Up now is "World as a Stage," a show organized by the Tate Modern with work by 16 artists dealing with performance, theater and other issues of the spectator and spectacle. A few highlights: "Self-portrait as a businessman" (2002-2004) by Pawel Althamer -- a pile of clothes, briefcase and cell phone that are the remains of a performance in which the artist lived as a businessman for several days before fully disrobing in Berlin's Potsdamer Platz; "Falha" (2003) by Brazilian artist Renata Lucas -- a series of hinged plywood sheets that the viewer can rearrange; and, best of all, "Little Frank and His Carp" (2001) by the awesome Andrea Fraser -- a video of the artist as she takes instructions from the pretentious and over-wrought audio guide in the Guggenheim Bilbao, culminating with her simulating sex with the "sensuous" curves of the Gehry architecture.

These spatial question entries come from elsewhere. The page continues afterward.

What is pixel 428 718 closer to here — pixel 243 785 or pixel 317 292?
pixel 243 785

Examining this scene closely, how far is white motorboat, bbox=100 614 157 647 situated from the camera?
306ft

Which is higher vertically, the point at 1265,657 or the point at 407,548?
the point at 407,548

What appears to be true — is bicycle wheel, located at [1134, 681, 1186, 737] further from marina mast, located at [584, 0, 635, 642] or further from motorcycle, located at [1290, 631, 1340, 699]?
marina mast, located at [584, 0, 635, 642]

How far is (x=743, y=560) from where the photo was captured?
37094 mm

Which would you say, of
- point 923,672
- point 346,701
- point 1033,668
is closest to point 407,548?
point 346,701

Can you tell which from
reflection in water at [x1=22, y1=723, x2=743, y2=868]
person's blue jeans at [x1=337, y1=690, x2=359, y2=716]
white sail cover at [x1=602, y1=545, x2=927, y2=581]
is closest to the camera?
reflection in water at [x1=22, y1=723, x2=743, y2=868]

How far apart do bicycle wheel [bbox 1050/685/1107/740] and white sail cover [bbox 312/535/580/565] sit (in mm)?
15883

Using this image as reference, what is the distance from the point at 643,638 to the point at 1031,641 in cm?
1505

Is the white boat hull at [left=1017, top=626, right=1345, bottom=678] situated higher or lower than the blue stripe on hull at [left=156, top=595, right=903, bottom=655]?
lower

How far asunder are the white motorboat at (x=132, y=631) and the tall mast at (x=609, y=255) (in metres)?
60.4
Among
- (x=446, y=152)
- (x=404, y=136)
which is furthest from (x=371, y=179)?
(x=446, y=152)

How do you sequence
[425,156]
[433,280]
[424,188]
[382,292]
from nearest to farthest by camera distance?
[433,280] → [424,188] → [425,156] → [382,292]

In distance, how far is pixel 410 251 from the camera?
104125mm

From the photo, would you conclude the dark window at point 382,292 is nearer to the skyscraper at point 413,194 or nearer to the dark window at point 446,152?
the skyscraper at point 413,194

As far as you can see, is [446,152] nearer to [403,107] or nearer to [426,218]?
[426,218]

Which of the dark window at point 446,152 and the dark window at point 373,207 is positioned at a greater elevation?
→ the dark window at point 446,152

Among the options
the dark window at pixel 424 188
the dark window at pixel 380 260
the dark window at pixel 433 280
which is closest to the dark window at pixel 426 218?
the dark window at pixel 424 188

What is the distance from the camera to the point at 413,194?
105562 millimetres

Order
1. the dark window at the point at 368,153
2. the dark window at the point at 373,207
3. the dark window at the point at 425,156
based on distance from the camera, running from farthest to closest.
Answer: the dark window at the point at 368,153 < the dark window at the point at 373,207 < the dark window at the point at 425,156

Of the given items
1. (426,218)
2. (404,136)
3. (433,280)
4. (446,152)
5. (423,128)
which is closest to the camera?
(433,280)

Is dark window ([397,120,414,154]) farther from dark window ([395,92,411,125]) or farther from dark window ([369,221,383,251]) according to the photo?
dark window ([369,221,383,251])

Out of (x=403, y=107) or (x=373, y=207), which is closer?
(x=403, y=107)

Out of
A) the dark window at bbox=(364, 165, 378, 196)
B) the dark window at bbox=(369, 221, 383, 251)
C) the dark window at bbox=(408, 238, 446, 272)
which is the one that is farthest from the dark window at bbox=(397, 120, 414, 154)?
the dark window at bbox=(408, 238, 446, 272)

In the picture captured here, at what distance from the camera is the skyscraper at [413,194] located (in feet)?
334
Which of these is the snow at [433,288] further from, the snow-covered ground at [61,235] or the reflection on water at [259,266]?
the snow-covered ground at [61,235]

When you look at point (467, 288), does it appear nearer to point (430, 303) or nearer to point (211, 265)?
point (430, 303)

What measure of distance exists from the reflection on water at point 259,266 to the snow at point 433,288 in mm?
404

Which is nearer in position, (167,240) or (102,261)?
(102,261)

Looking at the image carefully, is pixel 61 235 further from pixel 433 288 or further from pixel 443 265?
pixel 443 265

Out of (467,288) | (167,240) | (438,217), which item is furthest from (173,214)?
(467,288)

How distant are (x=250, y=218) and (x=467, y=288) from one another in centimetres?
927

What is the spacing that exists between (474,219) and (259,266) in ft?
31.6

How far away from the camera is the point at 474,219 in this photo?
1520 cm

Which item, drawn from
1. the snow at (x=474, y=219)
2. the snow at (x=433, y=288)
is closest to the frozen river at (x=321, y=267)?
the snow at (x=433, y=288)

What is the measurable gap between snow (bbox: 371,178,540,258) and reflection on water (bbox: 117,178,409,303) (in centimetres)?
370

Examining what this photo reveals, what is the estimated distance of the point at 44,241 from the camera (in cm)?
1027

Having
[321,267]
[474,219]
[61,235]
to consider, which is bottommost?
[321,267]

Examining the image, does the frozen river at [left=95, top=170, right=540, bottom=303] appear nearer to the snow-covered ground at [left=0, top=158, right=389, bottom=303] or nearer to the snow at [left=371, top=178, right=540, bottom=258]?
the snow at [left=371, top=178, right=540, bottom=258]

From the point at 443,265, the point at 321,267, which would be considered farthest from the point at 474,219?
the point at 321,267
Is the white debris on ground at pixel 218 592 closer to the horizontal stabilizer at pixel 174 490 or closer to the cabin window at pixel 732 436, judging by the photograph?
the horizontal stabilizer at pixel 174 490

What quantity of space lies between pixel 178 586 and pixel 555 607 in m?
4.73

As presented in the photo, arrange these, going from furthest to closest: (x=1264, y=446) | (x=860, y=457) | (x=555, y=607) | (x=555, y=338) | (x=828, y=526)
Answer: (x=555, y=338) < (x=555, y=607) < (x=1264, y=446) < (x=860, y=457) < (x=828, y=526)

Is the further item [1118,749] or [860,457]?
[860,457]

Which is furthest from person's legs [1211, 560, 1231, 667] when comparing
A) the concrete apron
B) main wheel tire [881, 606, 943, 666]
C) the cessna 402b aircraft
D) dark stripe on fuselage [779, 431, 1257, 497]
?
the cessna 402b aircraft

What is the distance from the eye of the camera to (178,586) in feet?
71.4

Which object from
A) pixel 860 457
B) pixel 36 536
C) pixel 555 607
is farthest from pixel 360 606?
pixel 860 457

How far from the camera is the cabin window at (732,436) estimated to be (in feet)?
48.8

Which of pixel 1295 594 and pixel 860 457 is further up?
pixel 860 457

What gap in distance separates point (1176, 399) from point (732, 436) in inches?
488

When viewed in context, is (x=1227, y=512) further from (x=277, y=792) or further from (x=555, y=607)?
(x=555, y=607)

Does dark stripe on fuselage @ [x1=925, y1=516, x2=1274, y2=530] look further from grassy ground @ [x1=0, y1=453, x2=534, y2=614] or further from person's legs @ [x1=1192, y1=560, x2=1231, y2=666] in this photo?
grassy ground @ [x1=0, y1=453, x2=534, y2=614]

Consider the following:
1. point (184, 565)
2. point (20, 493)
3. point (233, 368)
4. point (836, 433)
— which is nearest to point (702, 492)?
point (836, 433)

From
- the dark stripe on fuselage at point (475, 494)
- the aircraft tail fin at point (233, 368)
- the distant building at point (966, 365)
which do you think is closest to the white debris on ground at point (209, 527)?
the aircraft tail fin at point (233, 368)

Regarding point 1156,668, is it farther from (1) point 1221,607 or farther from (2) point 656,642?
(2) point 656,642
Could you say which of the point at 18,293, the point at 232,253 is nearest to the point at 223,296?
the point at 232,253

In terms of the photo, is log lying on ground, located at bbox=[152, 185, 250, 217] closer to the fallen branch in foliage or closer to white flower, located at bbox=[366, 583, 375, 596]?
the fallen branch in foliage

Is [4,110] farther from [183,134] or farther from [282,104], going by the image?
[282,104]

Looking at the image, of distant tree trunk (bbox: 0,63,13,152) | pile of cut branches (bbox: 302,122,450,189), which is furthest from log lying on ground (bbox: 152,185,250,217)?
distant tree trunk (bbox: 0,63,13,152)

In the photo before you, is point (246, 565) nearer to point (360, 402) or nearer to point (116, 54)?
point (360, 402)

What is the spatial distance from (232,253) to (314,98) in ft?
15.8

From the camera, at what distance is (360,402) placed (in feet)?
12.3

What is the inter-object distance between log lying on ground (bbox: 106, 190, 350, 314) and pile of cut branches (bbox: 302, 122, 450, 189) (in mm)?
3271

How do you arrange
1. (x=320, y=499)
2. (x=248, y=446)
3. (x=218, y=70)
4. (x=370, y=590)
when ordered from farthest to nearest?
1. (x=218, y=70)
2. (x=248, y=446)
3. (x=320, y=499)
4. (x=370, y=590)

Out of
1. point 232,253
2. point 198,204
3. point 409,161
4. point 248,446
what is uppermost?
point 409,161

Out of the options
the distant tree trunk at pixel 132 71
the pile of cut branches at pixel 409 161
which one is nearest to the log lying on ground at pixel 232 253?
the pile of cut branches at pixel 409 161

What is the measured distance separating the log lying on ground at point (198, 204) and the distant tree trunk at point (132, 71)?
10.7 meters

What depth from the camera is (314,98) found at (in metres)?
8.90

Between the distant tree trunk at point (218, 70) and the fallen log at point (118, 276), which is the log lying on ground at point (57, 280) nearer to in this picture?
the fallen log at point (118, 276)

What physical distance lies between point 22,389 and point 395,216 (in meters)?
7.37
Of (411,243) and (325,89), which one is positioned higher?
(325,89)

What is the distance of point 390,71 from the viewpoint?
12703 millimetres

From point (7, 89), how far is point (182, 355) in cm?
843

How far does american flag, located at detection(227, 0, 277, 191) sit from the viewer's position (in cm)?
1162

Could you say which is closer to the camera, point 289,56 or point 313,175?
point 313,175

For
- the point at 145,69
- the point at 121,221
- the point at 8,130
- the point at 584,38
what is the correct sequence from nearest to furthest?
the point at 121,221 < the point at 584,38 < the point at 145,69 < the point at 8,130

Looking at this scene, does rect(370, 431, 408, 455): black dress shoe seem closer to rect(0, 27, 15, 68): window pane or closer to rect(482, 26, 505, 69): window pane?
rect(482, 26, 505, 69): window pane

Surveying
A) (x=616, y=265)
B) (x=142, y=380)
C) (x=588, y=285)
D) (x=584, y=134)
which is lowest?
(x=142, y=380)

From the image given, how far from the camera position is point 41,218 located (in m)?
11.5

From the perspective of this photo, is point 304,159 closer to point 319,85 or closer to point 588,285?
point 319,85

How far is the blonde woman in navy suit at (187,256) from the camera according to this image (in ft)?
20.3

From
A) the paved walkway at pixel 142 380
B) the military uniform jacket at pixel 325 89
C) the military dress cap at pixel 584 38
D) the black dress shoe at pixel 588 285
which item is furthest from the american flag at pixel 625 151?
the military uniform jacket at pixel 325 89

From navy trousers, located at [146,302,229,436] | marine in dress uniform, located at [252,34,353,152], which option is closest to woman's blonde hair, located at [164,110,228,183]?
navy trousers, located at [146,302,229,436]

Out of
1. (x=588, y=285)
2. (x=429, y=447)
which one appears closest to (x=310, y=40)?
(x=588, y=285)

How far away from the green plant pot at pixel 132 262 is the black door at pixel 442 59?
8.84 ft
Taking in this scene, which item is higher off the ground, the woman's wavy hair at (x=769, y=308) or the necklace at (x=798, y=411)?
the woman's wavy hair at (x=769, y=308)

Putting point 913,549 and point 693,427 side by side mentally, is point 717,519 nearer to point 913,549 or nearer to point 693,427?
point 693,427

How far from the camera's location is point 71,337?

I enjoyed playfulness of this show, and found myself responding to a few humorous pieces in a second exhibit -- "Accumulations" (July 25, 2007 - July 6, 2008), a show highlighting some of the museum's recent acquisitions. The funny stuff included "Karaoke Wrong Number" by Rachael Perry Welty (2001-2004) -- a video of the artist lip-synching to answering machine messages of strangers; and two videos by German artist Christian Jankowski. In "The Hunt" (1992/1997), he shops for food in a supermarket with a bow and arrow. And in "Point of Sale," a three-screen video shows gallerist Michelle Maccarone and her retail neighbor, an electronics exporter named George Kunst, as they get small business advice from a consultant -- interesting material with the amusing twist that Kunst's lines are spoken by Maccarone and vice versa.
A smaller show of sculpture and prints by Louise Bourgeois -- "Bourgeois in Boston" (March 28, 2007 and March 2, 2008) -- was uninspired. Tellingly, the bulk of the art was on loan from one of the museum's trustees, also a major donor.
All together, I thought the ICA was refreshing and fun. I look forward to visiting again.